Strangely, that does not seem to be the case. Today, food advertisers and their agencies have been left gasping at the pace of change in the country's eating habits. So why does Britain now seem determined to do something about its weight problem? The bandwagon set rolling by Jamie Oliver, forcing the Government to act over unhealthy school meals, continues to keep obesity at the top of the consumer agenda. Meanwhile, high-profile healthy eating advocates such as Gillian McKeith keep up the momentum.
Snack-food advertisers who ignore this dramatic change in consumer attitudes do so at their peril. Last month's collapse of Golden Wonder, which once dominated the UK crisp market, should be a powerful warning of the dangers of not adapting your products (and ads) swiftly enough.

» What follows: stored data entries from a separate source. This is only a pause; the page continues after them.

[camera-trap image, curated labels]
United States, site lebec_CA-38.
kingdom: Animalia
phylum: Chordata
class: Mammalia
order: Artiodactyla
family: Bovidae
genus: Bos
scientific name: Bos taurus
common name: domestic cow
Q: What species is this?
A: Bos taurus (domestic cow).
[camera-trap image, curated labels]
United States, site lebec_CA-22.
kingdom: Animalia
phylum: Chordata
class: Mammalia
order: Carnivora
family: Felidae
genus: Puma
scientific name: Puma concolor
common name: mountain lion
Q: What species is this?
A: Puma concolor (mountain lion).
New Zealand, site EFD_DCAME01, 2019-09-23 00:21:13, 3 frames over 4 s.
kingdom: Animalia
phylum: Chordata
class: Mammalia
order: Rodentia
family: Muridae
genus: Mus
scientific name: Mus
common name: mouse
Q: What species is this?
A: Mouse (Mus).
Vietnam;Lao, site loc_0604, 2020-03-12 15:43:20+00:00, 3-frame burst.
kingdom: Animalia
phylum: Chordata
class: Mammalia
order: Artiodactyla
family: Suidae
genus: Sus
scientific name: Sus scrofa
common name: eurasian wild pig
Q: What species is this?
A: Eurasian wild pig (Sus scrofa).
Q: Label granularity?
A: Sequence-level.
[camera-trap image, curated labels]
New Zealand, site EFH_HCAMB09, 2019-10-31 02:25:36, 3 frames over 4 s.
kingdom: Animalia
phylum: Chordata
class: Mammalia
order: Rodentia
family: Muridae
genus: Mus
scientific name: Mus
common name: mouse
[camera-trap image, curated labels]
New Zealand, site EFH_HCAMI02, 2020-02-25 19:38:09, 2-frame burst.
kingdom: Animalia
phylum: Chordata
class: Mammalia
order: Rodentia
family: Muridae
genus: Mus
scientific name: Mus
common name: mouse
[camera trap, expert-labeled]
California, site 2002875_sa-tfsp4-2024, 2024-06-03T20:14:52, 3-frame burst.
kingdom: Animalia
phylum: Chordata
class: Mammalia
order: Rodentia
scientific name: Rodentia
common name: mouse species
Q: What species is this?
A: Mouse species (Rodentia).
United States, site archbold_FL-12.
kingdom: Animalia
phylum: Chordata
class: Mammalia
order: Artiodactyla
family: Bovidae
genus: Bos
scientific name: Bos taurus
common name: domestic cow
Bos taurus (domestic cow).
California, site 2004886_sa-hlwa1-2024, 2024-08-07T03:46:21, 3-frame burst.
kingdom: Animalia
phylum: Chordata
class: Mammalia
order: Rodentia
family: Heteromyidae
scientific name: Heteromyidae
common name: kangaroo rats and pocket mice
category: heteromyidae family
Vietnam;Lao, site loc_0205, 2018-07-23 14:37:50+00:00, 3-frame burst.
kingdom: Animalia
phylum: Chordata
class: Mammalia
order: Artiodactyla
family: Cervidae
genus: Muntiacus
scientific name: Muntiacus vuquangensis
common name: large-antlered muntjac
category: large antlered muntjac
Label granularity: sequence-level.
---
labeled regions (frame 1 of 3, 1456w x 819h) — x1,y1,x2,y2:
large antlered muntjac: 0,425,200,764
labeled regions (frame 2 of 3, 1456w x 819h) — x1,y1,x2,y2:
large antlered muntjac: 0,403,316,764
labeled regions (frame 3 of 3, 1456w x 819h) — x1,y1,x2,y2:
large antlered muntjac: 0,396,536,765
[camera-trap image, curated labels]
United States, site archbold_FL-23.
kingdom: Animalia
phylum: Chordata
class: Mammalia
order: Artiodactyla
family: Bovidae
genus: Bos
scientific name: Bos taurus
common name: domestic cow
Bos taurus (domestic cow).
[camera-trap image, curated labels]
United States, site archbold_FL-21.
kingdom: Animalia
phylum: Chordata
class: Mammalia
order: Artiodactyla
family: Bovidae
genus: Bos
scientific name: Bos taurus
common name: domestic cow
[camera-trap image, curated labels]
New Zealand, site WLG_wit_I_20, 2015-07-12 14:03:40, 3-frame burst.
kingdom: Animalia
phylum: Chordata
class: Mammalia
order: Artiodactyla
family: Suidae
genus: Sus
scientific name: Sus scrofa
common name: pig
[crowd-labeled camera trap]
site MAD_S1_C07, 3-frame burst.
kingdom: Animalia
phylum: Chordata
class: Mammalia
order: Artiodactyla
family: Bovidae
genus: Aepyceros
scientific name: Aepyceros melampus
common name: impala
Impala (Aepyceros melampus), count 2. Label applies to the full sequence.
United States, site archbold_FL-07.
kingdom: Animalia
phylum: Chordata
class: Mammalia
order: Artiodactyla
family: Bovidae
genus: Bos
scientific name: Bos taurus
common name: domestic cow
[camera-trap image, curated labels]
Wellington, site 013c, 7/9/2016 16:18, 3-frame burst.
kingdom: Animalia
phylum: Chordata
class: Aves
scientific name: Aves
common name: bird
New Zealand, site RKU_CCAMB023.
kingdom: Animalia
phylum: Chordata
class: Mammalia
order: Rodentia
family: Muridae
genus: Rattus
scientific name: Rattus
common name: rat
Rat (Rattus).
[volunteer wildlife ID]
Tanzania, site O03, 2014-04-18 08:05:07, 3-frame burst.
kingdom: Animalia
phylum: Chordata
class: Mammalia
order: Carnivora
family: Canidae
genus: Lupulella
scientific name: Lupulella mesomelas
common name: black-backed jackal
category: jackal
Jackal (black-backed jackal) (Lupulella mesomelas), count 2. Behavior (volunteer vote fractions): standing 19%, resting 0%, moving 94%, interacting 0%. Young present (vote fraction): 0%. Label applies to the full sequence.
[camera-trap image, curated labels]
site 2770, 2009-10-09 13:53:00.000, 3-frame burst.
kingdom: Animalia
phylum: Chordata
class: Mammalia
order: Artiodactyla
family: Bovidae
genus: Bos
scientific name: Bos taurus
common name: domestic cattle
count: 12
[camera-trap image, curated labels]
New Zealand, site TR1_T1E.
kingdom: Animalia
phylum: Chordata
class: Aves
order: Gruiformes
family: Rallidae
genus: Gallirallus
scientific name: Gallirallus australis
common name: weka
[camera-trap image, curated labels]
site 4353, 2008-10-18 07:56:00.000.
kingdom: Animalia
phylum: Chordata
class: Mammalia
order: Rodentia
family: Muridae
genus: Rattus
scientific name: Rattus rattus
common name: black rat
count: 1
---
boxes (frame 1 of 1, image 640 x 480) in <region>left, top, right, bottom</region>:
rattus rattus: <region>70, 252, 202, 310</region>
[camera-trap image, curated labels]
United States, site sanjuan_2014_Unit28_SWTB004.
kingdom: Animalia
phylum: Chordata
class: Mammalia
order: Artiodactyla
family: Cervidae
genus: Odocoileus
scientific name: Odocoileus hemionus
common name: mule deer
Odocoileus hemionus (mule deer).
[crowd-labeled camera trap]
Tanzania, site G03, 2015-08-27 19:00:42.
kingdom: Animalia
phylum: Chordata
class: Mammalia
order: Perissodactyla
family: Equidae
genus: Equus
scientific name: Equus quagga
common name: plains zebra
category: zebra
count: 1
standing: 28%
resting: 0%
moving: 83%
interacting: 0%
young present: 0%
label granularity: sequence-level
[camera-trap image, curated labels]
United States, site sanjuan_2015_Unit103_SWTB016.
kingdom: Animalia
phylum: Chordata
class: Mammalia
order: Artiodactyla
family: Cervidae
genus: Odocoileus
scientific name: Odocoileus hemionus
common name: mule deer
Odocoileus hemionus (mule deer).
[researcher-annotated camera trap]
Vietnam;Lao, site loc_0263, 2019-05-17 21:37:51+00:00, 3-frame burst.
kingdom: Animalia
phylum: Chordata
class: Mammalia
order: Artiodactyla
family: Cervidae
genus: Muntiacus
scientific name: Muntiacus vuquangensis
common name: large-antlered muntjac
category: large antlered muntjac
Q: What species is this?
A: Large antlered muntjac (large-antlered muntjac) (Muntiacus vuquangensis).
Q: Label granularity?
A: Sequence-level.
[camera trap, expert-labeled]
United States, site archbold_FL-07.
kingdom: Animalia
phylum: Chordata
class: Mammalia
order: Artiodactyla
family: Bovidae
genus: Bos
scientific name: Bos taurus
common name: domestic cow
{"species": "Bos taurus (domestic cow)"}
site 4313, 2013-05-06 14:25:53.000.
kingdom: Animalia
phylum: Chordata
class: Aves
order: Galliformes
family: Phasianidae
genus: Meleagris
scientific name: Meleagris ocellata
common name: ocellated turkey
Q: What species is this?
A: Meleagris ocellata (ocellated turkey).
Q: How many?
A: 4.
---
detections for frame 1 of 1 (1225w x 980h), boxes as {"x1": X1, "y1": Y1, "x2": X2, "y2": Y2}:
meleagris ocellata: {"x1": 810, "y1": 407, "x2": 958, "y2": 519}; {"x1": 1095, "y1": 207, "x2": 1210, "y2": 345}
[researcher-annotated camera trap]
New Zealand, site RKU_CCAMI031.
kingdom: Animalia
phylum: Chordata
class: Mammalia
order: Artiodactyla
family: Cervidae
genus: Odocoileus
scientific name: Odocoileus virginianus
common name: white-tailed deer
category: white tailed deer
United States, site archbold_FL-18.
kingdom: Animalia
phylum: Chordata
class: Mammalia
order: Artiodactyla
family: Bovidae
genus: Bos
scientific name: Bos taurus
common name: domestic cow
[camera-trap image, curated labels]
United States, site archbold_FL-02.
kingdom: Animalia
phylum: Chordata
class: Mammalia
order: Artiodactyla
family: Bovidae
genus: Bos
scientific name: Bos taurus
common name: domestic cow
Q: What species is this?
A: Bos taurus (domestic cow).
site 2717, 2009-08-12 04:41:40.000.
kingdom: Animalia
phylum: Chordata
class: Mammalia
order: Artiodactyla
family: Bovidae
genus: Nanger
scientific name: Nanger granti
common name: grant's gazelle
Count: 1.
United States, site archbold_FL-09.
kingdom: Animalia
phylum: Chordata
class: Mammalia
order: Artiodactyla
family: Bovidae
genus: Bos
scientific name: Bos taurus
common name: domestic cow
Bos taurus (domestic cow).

Contrast that with Walkers, which has almost 60 per cent of the UK crisp market. Last week, it ran national press ads outlining what it was doing to make its products healthier, under the heading: "You are changing and so are we."
What is happening has to be good news for agencies. For one thing, it will lessen pressures for legal restrictions on snack-food advertising to children. This has rightly been a big concern for the industry. Once one kind of advertising is banned, how long before a crusade begins against another?
For another, it enables advertising to show it is not the shallow, self-serving industry many perceive it to be. If it wants to be seen as part of the solution rather than part of the problem, there has never been a better time to prove it.